25 anni fa crollava il muro di Berlino, e con esso tutta una galassia fatta anche di simboli e d’immagini.
Se avvenimento epocale chiamava, centinaia di fotografi risposero ed andarono a documentare gente comune che picconava, militari increduli, Rostropovich col suo violoncello ai piedi del fresco rudere e via elencando l’album di quei giorni memorabili. Ma mentre la maggior parte di queste fotografie, pur storiche, denotano un approccio cronachistico, molti grandi fotografi avevano raccontato il muro prima della caduta, con le sue conseguenze sulla vita quotidiana dei berlinesi. Ecco, per esempio, una foto del 1962 di Cartier-Bresson.
Per un muro abbattuto (e fotografato) ieri, pare oggi che i fotogiornalisti abbiano bisogno di un nuovo muro.
Non quello di Berlino – per carità! – ma un muro per… disturbare.

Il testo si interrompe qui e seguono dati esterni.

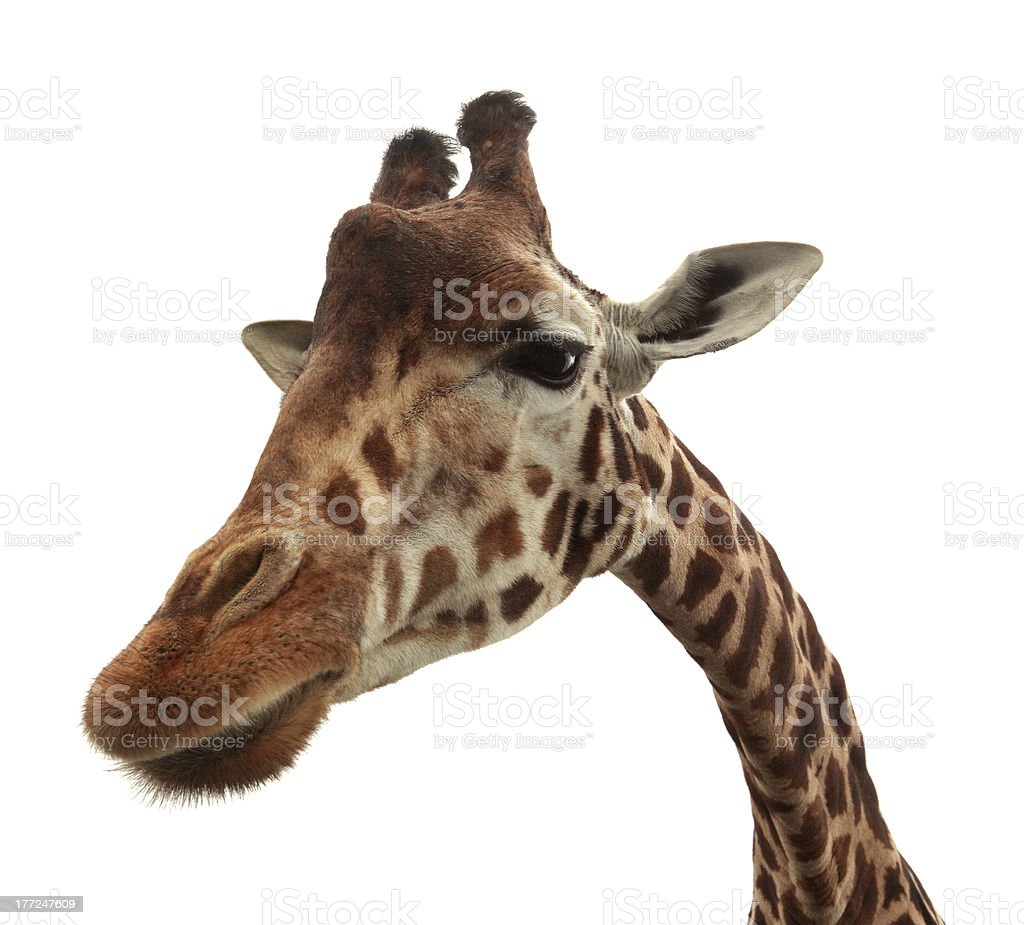 Curious funny giraffe royalty-free stock photo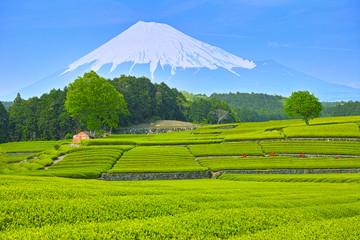 富士山と新緑の茶畑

Si chiama #Dysturb l’iniziativa che un collettivo di fotografi ha messo in campo per “disturbare” appunto le coscienze e stimolare attenzione verso una realtà: l’editoria, come sappiamo e per ragioni varie già spesso indagate, trascura sempre di più il buon fotogiornalismo (ci sono per fortuna eccezioni, ma poche), relegando la fotografia a riempitivo, illustrazione, evasione.
Il gruppo di fotografi di #Dysturb, piegato economicamente ma non nel grado di motivazione, ha fatto questo: nottetempo e clandestinamente ha iniziato a trasformare la città stessa (prima Parigi, poi altre) in una sorta di giornale sotto il cielo, incollando ai muri e per strada gigantografie realizzate (a loro spese) con immagini inizialmente concepite per le pagine di giornali e riviste. Gaza, Irak, Centrafrica, Ucraina, eccetera.

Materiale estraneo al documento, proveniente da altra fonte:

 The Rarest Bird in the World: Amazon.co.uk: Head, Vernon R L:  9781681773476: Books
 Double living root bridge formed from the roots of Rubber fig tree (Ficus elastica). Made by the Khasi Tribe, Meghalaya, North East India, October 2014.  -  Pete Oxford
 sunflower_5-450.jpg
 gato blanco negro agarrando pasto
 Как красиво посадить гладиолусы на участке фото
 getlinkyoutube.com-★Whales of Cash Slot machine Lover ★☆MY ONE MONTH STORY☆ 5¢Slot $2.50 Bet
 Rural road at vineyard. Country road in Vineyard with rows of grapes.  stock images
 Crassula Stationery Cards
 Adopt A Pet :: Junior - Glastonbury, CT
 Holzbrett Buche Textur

Ebbene, l’attualità visiva portata sotto casa, in maniera tra l’altro illegale, ha catalizzato l’interesse dei cittadini e, paradossalmente, quello della stampa stessa. Che ritiene di scarso appeal il buon fotogiornalismo salvo farne notizia. Notizia di omessa notizia, insomma… geniale!
Questa “sfida pedagogica” ha ottenuto visibilità, attenzione, consenso e solidarietà. E ha forse dimostrato due cose che, nella realtà, si contrappongono: da una parte l’interesse dei lettori per un racconto alto, consapevole e organizzato dei fatti tramite la fotografia ha ancora (e forse più di prima) grandi potenzialità, dall’altra buona parte dell’editoria in crisi crede che un ottimo modo per tagliare le spese sia proprio quello relativo alla parte fotografica; e così, anche così, la crisi della carta stampata accelera la sua corsa che rischia di terminare contro… un muro.